→ **PARTIES DE L'EXERCICE**
A) Dans l'entretien sur le tournage sous-marin, combien de temps tenaient les batteries sur Océans ?
B) Prolongez l'entretien sur le tournage sous-marin à partir de sa dernière phrase.

→ **DOCUMENT**
□ □ □ □ □ □ □

R.H. : On ne fait pas deux plongées qui se ressemblent. Cela dépend des espèces. Quand on part, on est limité par deux choses : l’autonomie de la batterie et la capacité de la bouteille de plongée ou du recycleur. Sur Océans, nous avions des batteries qui tenaient une heure et demie. Nous tournions en cassette et pas en film, ce qui nous donnait 52 minutes d’autonomie avec les HD Cam – au lieu d’une bobine de trois à quatre minutes. Avec les recycleurs, en évitant de faire des bulles, nous pouvions rester jusqu’à trois heures sous l’eau sans faire surface. Parfois on éteignait donc la caméra, pour l’allumer quand c’était bon. D’autre fois, la batterie était déchargée : nous remontions, nous changions les batteries et replongions aussitôt.

Y a-t-il quelque chose dans les mouvements du caméraman qui doit s’apprendre ?

R.H. : Avant d’être bon caméraman, il faut être bon plongeur. Si vous n’êtes pas stable, vous n’aurez jamais une image parfaitement stable. En milieu liquide, on bouge tout le temps. C’est comme si vous aviez une caméra à l’épaule et que vous deviez être stable tout en marchant – sans steadycam ! En ce qui me concerne, j’utilise le milieu aquatique pour transformer la contrainte en avantage. Par exemple, je filme toujours dans le sens du courant, quitte à revenir et repartir – ce qui me permet de faire des travellings bien stables, et de ne pas m’épuiser inutilement.

□ □ □ □ □ □ □

→ **DONNÉES EXTRAITES**

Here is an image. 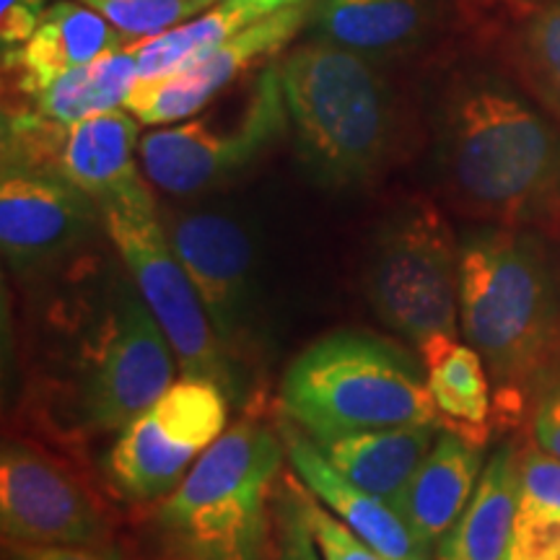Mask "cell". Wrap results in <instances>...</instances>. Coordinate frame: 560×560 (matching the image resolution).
<instances>
[{
  "label": "cell",
  "instance_id": "obj_20",
  "mask_svg": "<svg viewBox=\"0 0 560 560\" xmlns=\"http://www.w3.org/2000/svg\"><path fill=\"white\" fill-rule=\"evenodd\" d=\"M522 506V450L503 444L490 454L470 503L441 537L436 560H509Z\"/></svg>",
  "mask_w": 560,
  "mask_h": 560
},
{
  "label": "cell",
  "instance_id": "obj_5",
  "mask_svg": "<svg viewBox=\"0 0 560 560\" xmlns=\"http://www.w3.org/2000/svg\"><path fill=\"white\" fill-rule=\"evenodd\" d=\"M280 408L314 441L408 423L446 429L423 361L366 330L327 332L301 350L280 380Z\"/></svg>",
  "mask_w": 560,
  "mask_h": 560
},
{
  "label": "cell",
  "instance_id": "obj_10",
  "mask_svg": "<svg viewBox=\"0 0 560 560\" xmlns=\"http://www.w3.org/2000/svg\"><path fill=\"white\" fill-rule=\"evenodd\" d=\"M138 120L112 109L73 125H60L30 109H5L3 164L50 172L68 179L100 206L151 198L138 170Z\"/></svg>",
  "mask_w": 560,
  "mask_h": 560
},
{
  "label": "cell",
  "instance_id": "obj_30",
  "mask_svg": "<svg viewBox=\"0 0 560 560\" xmlns=\"http://www.w3.org/2000/svg\"><path fill=\"white\" fill-rule=\"evenodd\" d=\"M509 560H560V514L520 506Z\"/></svg>",
  "mask_w": 560,
  "mask_h": 560
},
{
  "label": "cell",
  "instance_id": "obj_3",
  "mask_svg": "<svg viewBox=\"0 0 560 560\" xmlns=\"http://www.w3.org/2000/svg\"><path fill=\"white\" fill-rule=\"evenodd\" d=\"M285 446L278 429L244 418L156 501L136 532V560H283L276 488Z\"/></svg>",
  "mask_w": 560,
  "mask_h": 560
},
{
  "label": "cell",
  "instance_id": "obj_34",
  "mask_svg": "<svg viewBox=\"0 0 560 560\" xmlns=\"http://www.w3.org/2000/svg\"><path fill=\"white\" fill-rule=\"evenodd\" d=\"M190 3H192L198 11H206V9H210V5H213V3H219V0H190Z\"/></svg>",
  "mask_w": 560,
  "mask_h": 560
},
{
  "label": "cell",
  "instance_id": "obj_1",
  "mask_svg": "<svg viewBox=\"0 0 560 560\" xmlns=\"http://www.w3.org/2000/svg\"><path fill=\"white\" fill-rule=\"evenodd\" d=\"M436 172L470 219L560 236V125L514 83L459 70L436 109Z\"/></svg>",
  "mask_w": 560,
  "mask_h": 560
},
{
  "label": "cell",
  "instance_id": "obj_26",
  "mask_svg": "<svg viewBox=\"0 0 560 560\" xmlns=\"http://www.w3.org/2000/svg\"><path fill=\"white\" fill-rule=\"evenodd\" d=\"M130 39V45L153 39L159 34L198 16L190 0H81Z\"/></svg>",
  "mask_w": 560,
  "mask_h": 560
},
{
  "label": "cell",
  "instance_id": "obj_24",
  "mask_svg": "<svg viewBox=\"0 0 560 560\" xmlns=\"http://www.w3.org/2000/svg\"><path fill=\"white\" fill-rule=\"evenodd\" d=\"M138 83V62L130 47L107 52L52 81L34 96V112L60 125H73L102 112L122 109Z\"/></svg>",
  "mask_w": 560,
  "mask_h": 560
},
{
  "label": "cell",
  "instance_id": "obj_21",
  "mask_svg": "<svg viewBox=\"0 0 560 560\" xmlns=\"http://www.w3.org/2000/svg\"><path fill=\"white\" fill-rule=\"evenodd\" d=\"M441 431L436 423H408L312 441L335 470L392 506L429 457Z\"/></svg>",
  "mask_w": 560,
  "mask_h": 560
},
{
  "label": "cell",
  "instance_id": "obj_22",
  "mask_svg": "<svg viewBox=\"0 0 560 560\" xmlns=\"http://www.w3.org/2000/svg\"><path fill=\"white\" fill-rule=\"evenodd\" d=\"M418 355L446 431L486 446L493 423V384L478 350L459 338H433Z\"/></svg>",
  "mask_w": 560,
  "mask_h": 560
},
{
  "label": "cell",
  "instance_id": "obj_4",
  "mask_svg": "<svg viewBox=\"0 0 560 560\" xmlns=\"http://www.w3.org/2000/svg\"><path fill=\"white\" fill-rule=\"evenodd\" d=\"M299 159L319 187L359 190L387 170L397 138V102L363 55L310 42L278 66Z\"/></svg>",
  "mask_w": 560,
  "mask_h": 560
},
{
  "label": "cell",
  "instance_id": "obj_27",
  "mask_svg": "<svg viewBox=\"0 0 560 560\" xmlns=\"http://www.w3.org/2000/svg\"><path fill=\"white\" fill-rule=\"evenodd\" d=\"M299 501L301 511H304V520L312 529L314 542H317V548L322 552V560H387L371 548V545L363 542L353 529H348L330 509L322 506V503L314 499L312 490L301 480Z\"/></svg>",
  "mask_w": 560,
  "mask_h": 560
},
{
  "label": "cell",
  "instance_id": "obj_33",
  "mask_svg": "<svg viewBox=\"0 0 560 560\" xmlns=\"http://www.w3.org/2000/svg\"><path fill=\"white\" fill-rule=\"evenodd\" d=\"M3 545V560H125L112 545Z\"/></svg>",
  "mask_w": 560,
  "mask_h": 560
},
{
  "label": "cell",
  "instance_id": "obj_8",
  "mask_svg": "<svg viewBox=\"0 0 560 560\" xmlns=\"http://www.w3.org/2000/svg\"><path fill=\"white\" fill-rule=\"evenodd\" d=\"M161 221L215 340L244 387L249 371L265 361L260 272L252 231L240 215L219 208L166 213Z\"/></svg>",
  "mask_w": 560,
  "mask_h": 560
},
{
  "label": "cell",
  "instance_id": "obj_17",
  "mask_svg": "<svg viewBox=\"0 0 560 560\" xmlns=\"http://www.w3.org/2000/svg\"><path fill=\"white\" fill-rule=\"evenodd\" d=\"M122 47H130V39L102 13L81 0H60L47 9L30 42L3 50V68L16 73V86L34 100L60 75Z\"/></svg>",
  "mask_w": 560,
  "mask_h": 560
},
{
  "label": "cell",
  "instance_id": "obj_28",
  "mask_svg": "<svg viewBox=\"0 0 560 560\" xmlns=\"http://www.w3.org/2000/svg\"><path fill=\"white\" fill-rule=\"evenodd\" d=\"M276 522L280 558L283 560H322V552L314 542L310 524L304 520L299 501L296 472L283 475L276 488Z\"/></svg>",
  "mask_w": 560,
  "mask_h": 560
},
{
  "label": "cell",
  "instance_id": "obj_12",
  "mask_svg": "<svg viewBox=\"0 0 560 560\" xmlns=\"http://www.w3.org/2000/svg\"><path fill=\"white\" fill-rule=\"evenodd\" d=\"M177 369V353L140 293L117 285L83 363L81 423L120 433L172 387Z\"/></svg>",
  "mask_w": 560,
  "mask_h": 560
},
{
  "label": "cell",
  "instance_id": "obj_15",
  "mask_svg": "<svg viewBox=\"0 0 560 560\" xmlns=\"http://www.w3.org/2000/svg\"><path fill=\"white\" fill-rule=\"evenodd\" d=\"M310 13L312 0L291 5V9L278 11L276 16L213 47L177 73L138 81L125 102V109L140 125H156V128L190 120L200 115L223 89L231 86L242 73H247L255 62L268 60L283 50L296 37L301 26L310 21Z\"/></svg>",
  "mask_w": 560,
  "mask_h": 560
},
{
  "label": "cell",
  "instance_id": "obj_13",
  "mask_svg": "<svg viewBox=\"0 0 560 560\" xmlns=\"http://www.w3.org/2000/svg\"><path fill=\"white\" fill-rule=\"evenodd\" d=\"M0 529L13 545H112L107 522L81 482L16 441L0 454Z\"/></svg>",
  "mask_w": 560,
  "mask_h": 560
},
{
  "label": "cell",
  "instance_id": "obj_23",
  "mask_svg": "<svg viewBox=\"0 0 560 560\" xmlns=\"http://www.w3.org/2000/svg\"><path fill=\"white\" fill-rule=\"evenodd\" d=\"M299 3H310V0H219L185 24L132 45L138 62V81L177 73L226 39Z\"/></svg>",
  "mask_w": 560,
  "mask_h": 560
},
{
  "label": "cell",
  "instance_id": "obj_7",
  "mask_svg": "<svg viewBox=\"0 0 560 560\" xmlns=\"http://www.w3.org/2000/svg\"><path fill=\"white\" fill-rule=\"evenodd\" d=\"M278 66L265 68L240 107L213 109L140 138V170L174 198L219 190L260 161L289 128Z\"/></svg>",
  "mask_w": 560,
  "mask_h": 560
},
{
  "label": "cell",
  "instance_id": "obj_18",
  "mask_svg": "<svg viewBox=\"0 0 560 560\" xmlns=\"http://www.w3.org/2000/svg\"><path fill=\"white\" fill-rule=\"evenodd\" d=\"M486 467L482 446L454 431H441L392 509L425 550L436 548L470 503Z\"/></svg>",
  "mask_w": 560,
  "mask_h": 560
},
{
  "label": "cell",
  "instance_id": "obj_11",
  "mask_svg": "<svg viewBox=\"0 0 560 560\" xmlns=\"http://www.w3.org/2000/svg\"><path fill=\"white\" fill-rule=\"evenodd\" d=\"M229 405L219 384L190 376L174 382L117 433L107 454L112 486L136 503L166 499L226 433Z\"/></svg>",
  "mask_w": 560,
  "mask_h": 560
},
{
  "label": "cell",
  "instance_id": "obj_9",
  "mask_svg": "<svg viewBox=\"0 0 560 560\" xmlns=\"http://www.w3.org/2000/svg\"><path fill=\"white\" fill-rule=\"evenodd\" d=\"M102 226L128 268L140 299L170 338L182 376L219 384L231 402H240L242 382L229 366L198 293L174 255L153 195L104 206Z\"/></svg>",
  "mask_w": 560,
  "mask_h": 560
},
{
  "label": "cell",
  "instance_id": "obj_6",
  "mask_svg": "<svg viewBox=\"0 0 560 560\" xmlns=\"http://www.w3.org/2000/svg\"><path fill=\"white\" fill-rule=\"evenodd\" d=\"M366 299L376 317L420 350L459 338V236L431 198L397 202L376 229L366 262Z\"/></svg>",
  "mask_w": 560,
  "mask_h": 560
},
{
  "label": "cell",
  "instance_id": "obj_16",
  "mask_svg": "<svg viewBox=\"0 0 560 560\" xmlns=\"http://www.w3.org/2000/svg\"><path fill=\"white\" fill-rule=\"evenodd\" d=\"M278 433L296 478L363 542L387 560H431L429 550L412 537L400 514L380 495L359 488L335 470L319 446L296 423H291L289 418L280 420Z\"/></svg>",
  "mask_w": 560,
  "mask_h": 560
},
{
  "label": "cell",
  "instance_id": "obj_19",
  "mask_svg": "<svg viewBox=\"0 0 560 560\" xmlns=\"http://www.w3.org/2000/svg\"><path fill=\"white\" fill-rule=\"evenodd\" d=\"M310 21L322 42L374 60L418 47L439 9L433 0H312Z\"/></svg>",
  "mask_w": 560,
  "mask_h": 560
},
{
  "label": "cell",
  "instance_id": "obj_2",
  "mask_svg": "<svg viewBox=\"0 0 560 560\" xmlns=\"http://www.w3.org/2000/svg\"><path fill=\"white\" fill-rule=\"evenodd\" d=\"M459 332L514 423L560 374V249L542 231L493 226L459 236Z\"/></svg>",
  "mask_w": 560,
  "mask_h": 560
},
{
  "label": "cell",
  "instance_id": "obj_31",
  "mask_svg": "<svg viewBox=\"0 0 560 560\" xmlns=\"http://www.w3.org/2000/svg\"><path fill=\"white\" fill-rule=\"evenodd\" d=\"M47 9V0H0V47L13 50L30 42Z\"/></svg>",
  "mask_w": 560,
  "mask_h": 560
},
{
  "label": "cell",
  "instance_id": "obj_25",
  "mask_svg": "<svg viewBox=\"0 0 560 560\" xmlns=\"http://www.w3.org/2000/svg\"><path fill=\"white\" fill-rule=\"evenodd\" d=\"M509 52L520 89L560 125V0L524 19Z\"/></svg>",
  "mask_w": 560,
  "mask_h": 560
},
{
  "label": "cell",
  "instance_id": "obj_29",
  "mask_svg": "<svg viewBox=\"0 0 560 560\" xmlns=\"http://www.w3.org/2000/svg\"><path fill=\"white\" fill-rule=\"evenodd\" d=\"M522 509L560 514V459L522 446Z\"/></svg>",
  "mask_w": 560,
  "mask_h": 560
},
{
  "label": "cell",
  "instance_id": "obj_32",
  "mask_svg": "<svg viewBox=\"0 0 560 560\" xmlns=\"http://www.w3.org/2000/svg\"><path fill=\"white\" fill-rule=\"evenodd\" d=\"M532 444L560 459V374L540 392L529 412Z\"/></svg>",
  "mask_w": 560,
  "mask_h": 560
},
{
  "label": "cell",
  "instance_id": "obj_14",
  "mask_svg": "<svg viewBox=\"0 0 560 560\" xmlns=\"http://www.w3.org/2000/svg\"><path fill=\"white\" fill-rule=\"evenodd\" d=\"M102 210L86 192L50 172L3 164L0 247L16 272L45 268L86 242Z\"/></svg>",
  "mask_w": 560,
  "mask_h": 560
}]
</instances>
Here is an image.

□ □ □ □ □ □ □

→ **RÉPONSES PAR TÂCHE**
A) Une heure et demie.

B)
Dans Océans, les otaries étaient au milieu des vagues !

R.H. : Oui : je me suis hyper-lesté et j’ai mis un pied de caméra avec 40kg de plomb. Les otaries venaient jouer devant.

Et vous aviez les nouveaux outils de stabilisation d’image.

R.H. : Non, pas sous l’eau. Les nouveaux stabilisateurs d’image concernaient l’équipe qui était au-dessus, l’équipe extérieure. Quand ils étaient sur les vagues, quel que soit le mouvement du bateau, ils avaient toujours l’horizon.

Êtes-vous plongeur ou photographe, de formation ?

R.H. : Je faisais de la photo en amateur, puis j’ai appris sur le terrain. Le sens du cadre, je l’ai appris au fur et à mesure. Avec la technologie de travail, les caméras, les caissons… Je me suis ensuite créé une personnalité dans les techniques de cadre. Cela fait plus de 25 ans que je le fais, et je continue à apprendre. Il y a deux ans, j’ai fait un film en 3D pour les Chinois, Les Enfants d’Okéanos, sur l’apnéiste Pierre Frolla : là encore, il a fallu apprendre une nouvelle façon de cadrer, découvrir une nouvelle technologie. Cette année, c’était la 4K. Quand on filme la nature sauvage, chaque plan est unique. On ne peut pas refaire la séquence parce qu’on n’avait plus de batterie. On apprend en permanence.

Existe-t-il un Graal du documentaire sous-marin ?

R.H. : Mon rêve est de filmer la bataille du cachalot et du calmar géant. Il faut descendre dans un sous-marin, parce que c’est à 2000m, puis suivre les animaux. Cela implique une grosse industrie : il faut les sous-marins, il faut mettre des balises sur les cachalots, les suivre de nuit… Je sais où sont les calmars et je sais où sont les cachalots. Ceux que je connais sont au large de l’île Maurice, je les filme depuis 4 ans maintenant.

C’est un film que vous pensez faire un jour ?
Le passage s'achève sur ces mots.